Medical procedures often require locating and treating areas within a patient's body. Imaging systems, including x-ray, MRI, CT, and ultrasound have been used to help locate areas or particular targets within the body. While the imaging systems can be very useful in some situations, they can be limited to two dimensional information and may be unusable or difficult to use in certain procedures to provide real time three dimensional location information about a target.
Many noninvasive medical procedures, such as radiation therapy and surgical procedures, require precise location information about the target to minimize the extent of collateral damage to healthy tissue around the target. Markers have been used to locate targets on and in a patient's body in preparation for a medical procedure. One example includes the use of gold fiducials, which are solid, inert, metal beads that can be implanted in a patient at or near a tumor or other target that may be difficult to accurately detect using conventional imaging systems. The fiducial markers are passive markers that are easy to detect with imaging systems such as x-ray or ultrasound systems, but the passive markers do not provide active real-time location information during a medical procedure.
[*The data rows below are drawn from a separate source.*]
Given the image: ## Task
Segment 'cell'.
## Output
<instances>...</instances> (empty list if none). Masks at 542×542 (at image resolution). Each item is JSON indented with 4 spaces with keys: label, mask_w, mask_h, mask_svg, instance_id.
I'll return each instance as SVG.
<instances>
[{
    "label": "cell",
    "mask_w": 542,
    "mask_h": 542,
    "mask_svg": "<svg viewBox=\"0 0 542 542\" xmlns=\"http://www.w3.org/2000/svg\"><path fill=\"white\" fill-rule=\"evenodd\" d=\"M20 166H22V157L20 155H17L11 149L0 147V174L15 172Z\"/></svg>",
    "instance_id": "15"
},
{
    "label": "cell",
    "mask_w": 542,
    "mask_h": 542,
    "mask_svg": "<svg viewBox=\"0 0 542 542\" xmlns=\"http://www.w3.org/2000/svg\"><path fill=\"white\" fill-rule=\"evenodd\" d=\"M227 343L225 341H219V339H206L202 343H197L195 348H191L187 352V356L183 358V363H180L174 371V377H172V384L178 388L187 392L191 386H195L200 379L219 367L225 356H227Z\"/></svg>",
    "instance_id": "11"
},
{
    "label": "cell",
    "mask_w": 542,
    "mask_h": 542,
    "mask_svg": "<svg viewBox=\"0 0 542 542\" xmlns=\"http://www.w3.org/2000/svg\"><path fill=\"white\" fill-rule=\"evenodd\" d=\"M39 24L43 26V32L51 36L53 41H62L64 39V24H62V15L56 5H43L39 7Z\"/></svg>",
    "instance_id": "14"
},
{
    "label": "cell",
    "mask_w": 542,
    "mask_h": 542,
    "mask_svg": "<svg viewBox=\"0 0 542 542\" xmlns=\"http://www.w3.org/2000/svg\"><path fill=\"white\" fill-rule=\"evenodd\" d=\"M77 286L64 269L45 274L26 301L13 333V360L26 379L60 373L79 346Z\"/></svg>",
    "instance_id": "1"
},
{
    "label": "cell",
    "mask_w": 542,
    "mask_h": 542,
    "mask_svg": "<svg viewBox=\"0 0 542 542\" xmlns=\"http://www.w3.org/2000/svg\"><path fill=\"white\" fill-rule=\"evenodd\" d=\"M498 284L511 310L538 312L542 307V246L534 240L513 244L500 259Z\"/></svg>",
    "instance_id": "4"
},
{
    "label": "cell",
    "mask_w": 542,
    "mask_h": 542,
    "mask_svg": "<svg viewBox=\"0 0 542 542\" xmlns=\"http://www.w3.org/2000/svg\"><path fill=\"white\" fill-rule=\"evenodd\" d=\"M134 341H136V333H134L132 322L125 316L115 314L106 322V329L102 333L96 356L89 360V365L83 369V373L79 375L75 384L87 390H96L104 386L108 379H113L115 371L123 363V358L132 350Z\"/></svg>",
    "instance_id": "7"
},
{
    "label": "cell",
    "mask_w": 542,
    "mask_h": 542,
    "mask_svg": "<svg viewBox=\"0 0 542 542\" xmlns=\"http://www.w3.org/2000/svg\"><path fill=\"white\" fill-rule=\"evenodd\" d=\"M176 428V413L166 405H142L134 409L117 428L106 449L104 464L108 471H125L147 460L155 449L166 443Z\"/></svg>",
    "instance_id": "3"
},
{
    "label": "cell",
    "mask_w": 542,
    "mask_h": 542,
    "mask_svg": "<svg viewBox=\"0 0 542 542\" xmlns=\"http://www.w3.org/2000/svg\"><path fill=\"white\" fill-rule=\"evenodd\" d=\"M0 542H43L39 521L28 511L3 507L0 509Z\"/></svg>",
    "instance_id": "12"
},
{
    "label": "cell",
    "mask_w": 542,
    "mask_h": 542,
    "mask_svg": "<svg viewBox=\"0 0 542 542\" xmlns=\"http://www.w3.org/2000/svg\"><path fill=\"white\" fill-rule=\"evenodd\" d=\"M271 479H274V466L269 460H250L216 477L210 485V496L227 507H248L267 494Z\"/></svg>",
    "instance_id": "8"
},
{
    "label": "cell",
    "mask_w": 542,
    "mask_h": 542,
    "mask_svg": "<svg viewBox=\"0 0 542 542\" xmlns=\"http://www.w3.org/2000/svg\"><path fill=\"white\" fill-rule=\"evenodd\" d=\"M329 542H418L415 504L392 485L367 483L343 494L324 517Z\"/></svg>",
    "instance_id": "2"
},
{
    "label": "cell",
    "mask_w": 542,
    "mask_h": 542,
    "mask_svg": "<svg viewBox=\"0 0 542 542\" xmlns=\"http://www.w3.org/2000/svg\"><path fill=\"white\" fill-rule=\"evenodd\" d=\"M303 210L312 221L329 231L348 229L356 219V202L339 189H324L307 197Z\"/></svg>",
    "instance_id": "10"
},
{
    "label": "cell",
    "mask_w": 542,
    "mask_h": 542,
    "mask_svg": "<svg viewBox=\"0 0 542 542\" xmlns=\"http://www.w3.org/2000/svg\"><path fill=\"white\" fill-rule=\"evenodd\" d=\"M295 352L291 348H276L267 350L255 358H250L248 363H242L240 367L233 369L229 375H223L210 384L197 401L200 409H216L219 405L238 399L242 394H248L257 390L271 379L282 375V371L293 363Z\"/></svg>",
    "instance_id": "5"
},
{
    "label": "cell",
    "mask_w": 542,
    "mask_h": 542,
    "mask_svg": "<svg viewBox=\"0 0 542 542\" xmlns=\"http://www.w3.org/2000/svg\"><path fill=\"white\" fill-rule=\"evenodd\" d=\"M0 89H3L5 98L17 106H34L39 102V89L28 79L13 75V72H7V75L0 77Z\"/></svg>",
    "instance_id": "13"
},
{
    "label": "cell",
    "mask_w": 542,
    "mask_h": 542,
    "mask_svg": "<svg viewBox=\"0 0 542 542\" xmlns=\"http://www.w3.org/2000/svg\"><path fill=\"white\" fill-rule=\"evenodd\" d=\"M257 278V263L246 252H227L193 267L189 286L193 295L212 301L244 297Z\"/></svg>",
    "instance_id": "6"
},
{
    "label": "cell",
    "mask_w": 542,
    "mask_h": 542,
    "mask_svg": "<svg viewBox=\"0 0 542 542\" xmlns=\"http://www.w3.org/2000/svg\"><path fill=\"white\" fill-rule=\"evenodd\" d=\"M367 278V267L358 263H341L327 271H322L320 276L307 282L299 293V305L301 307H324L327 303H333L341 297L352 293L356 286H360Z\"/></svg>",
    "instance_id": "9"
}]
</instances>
Active, implantable marker assemblies that generate a detectable signal have been used to locate a selected target or the like in real time. Many of the active markers are implantable in a patient, but they are hard-wired to a power source or other equipment external from the patient. These hard-wired markers are removed from the patient's body after a procedure or a series of procedures are concluded. The hard-wired markers are often fairly large in order to provide desired signal strength, clarity, or other performance characteristics needed during the procedure. The patient's body can typically temporarily handle the larger marker during the medical procedure before the marker must be removed. The removal process, however, requires an additional invasive procedure to the patient's body.
Leadless active markers also referred to as “wireless” active markers, have been developed to be implanted in a patient's body at or near a selected target, such as a tumor. The wireless active markers are typically activated or energized to generate a detectable signal used to locate the marker in the patient's body. Some wireless markers contain a power source, such as a battery, that provides the power to generate a signal detectable from outside the patient's body. The battery-powered markers, however, typically must be removed after the medical procedure because the caustic materials in the battery are not suitable to leave in a patient.
The conventional, wireless active markers are also often fairly large in order to provide a range of operating characteristics that allow the marker to be accurately located within the patient's body. Wireless active markers have experienced a trade-off between physical size and signal strength. Larger active markers have been needed to provide the required signal strength for detection and must be tuned adequately enough so that the detection system can detect the marker's signal. The large active markers, however, have drawbacks, including a reduced accuracy of determining the marker's precise location relative to a target, the degree of invasiveness needed to implant the markers in the body, and the costs of producing accurately tuned markers.